The 2030 Calculator by Doconomy
Doconomy is a Swedish impact-tech startup that aims to provide both consumers and brands with digital tools to help understand and reduce the climate impact of consumption. The challenge of product carbon footprint calculations is especially difficult for small and medium-size brands, which is a problem since many are willing to carbon label their products. The 2030 Calculator can generate results in minutes, empowering brands to be more transparent and motivating consumers to choose lower-impact products.
We all create and use data every day, from knowing what our loved ones like for breakfast to telling them what time to expect us home. Our lives are packed full of data, some of which remains constant or predictable, from our date of birth and height to more changeable data like our bank balance or what movie we want to see next. Some data values are independent such as which soccer team we support, whereas our happiness value might depend on whether our team last won or lost and how long it was since we saw them play.
Therefore, data is not something exclusive to computers but is something they handle exceptionally well. Computers can help us sort data into different types such as numbers, characters or text strings and their values. We can then create and name variables such as name, gender, age, favourite breakfast cereal, movie or sports team to organise the data we wish to collect. A computer’s power is not just its capacity to remember small data facts about our personal lives; it also can collect ‘big data’ about millions of people. This power can be used to understand our collective preferences and opinions or serve up individual recommendations based on what it knows about us or people like us.
Some data is quantitative and helps answer who, when, and what types of questions, which can be collected through forms and simple surveys. Whereas other data is qualitative, helping answer why questions and is gathered by interviews or observation.
This data is valuable, particularly when it is personal data, and so we are witnessing it being traded like goods to create targeted messages and tailored digital services. We are also seeing data used as physical materials like paint or wood to create new digital objects, products and experiences through a field of expertise called ‘generative design’.

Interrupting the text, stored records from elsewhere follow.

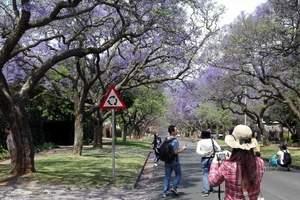 河南到南非旅游多少钱_河南到南非旅游团_郑州到南非一地十日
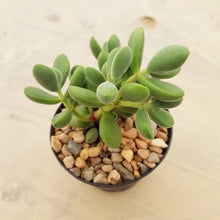 Load image into Gallery viewer, Crassula rogersii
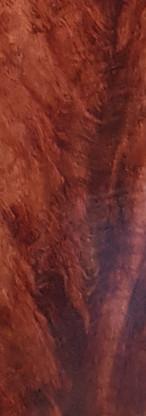 Flamed mahogany (detail)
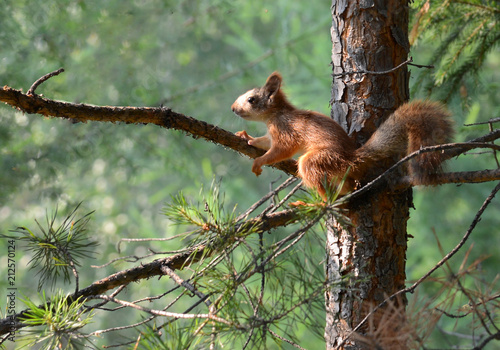 Tuinposter Eekhoorn red squirrel sitting on a branch of pine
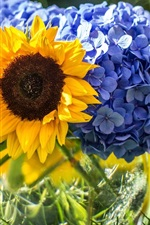 Preview iPhone wallpaper Blue hydrangeas and sunflowers
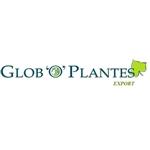 Globo-Plantes-Export-bv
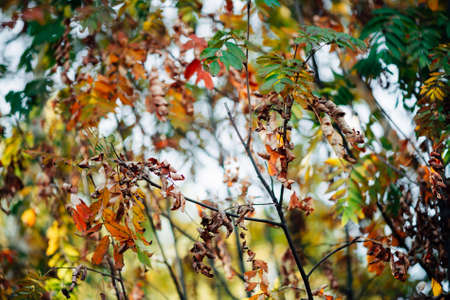 Wild rowan branches in autumn forest on sky bokeh background. Orange green leaves in sunny light close-up. Autumn woodland backdrop with colorful rich flora in sunlight. Fall rowan leaves in backlight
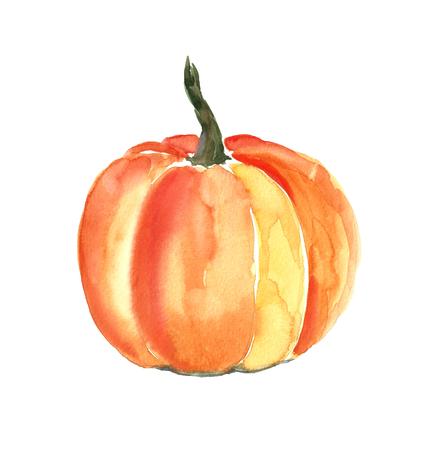 Watercolor pumpkin. Фото со стока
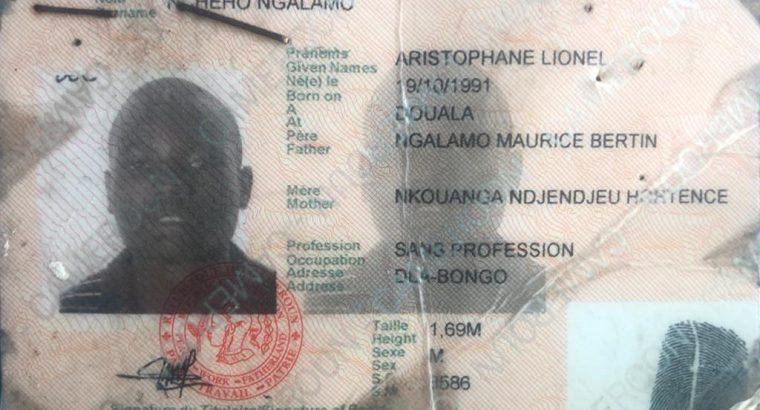 NCHEHO NGALAMO ARISTOPHANE LIONEL
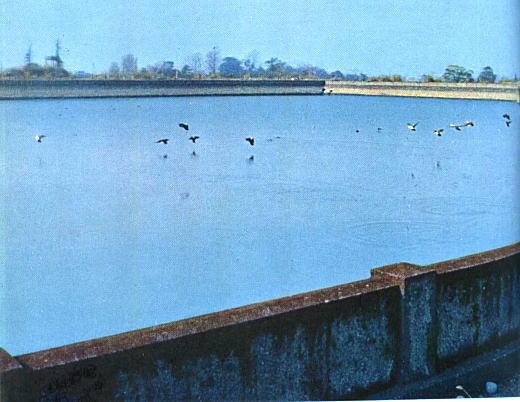 淀橋浄水場沈澄池1966.jpg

These developments feel like a far cry from when communication designers perhaps viewed data as editorial content that they were required to visualise in the form of charts or explain through the creation of information graphics. Data visualisation is a growing design specialism, particularly in a world that at times feels obsessed with measuring data. This obsession is not just the preserve of large organisations and governments since we also have access to a bountiful supply of personal data through the tracking ability of our mobile phones and fitness trackers. For some individuals who identify as ‘quantified selfers’ hope that their own tracking personal data will lead to self-improvement.
‘Improvement’ is a data value that is easily collected, sorted, analysed, and refined by computer algorithms. This artificial intelligence can be used to enhance and even automate design like creating simple websites. Design automation and predicting users’ desires through the employment of anticipatory design principles raises questions about the future role of designers in the design process.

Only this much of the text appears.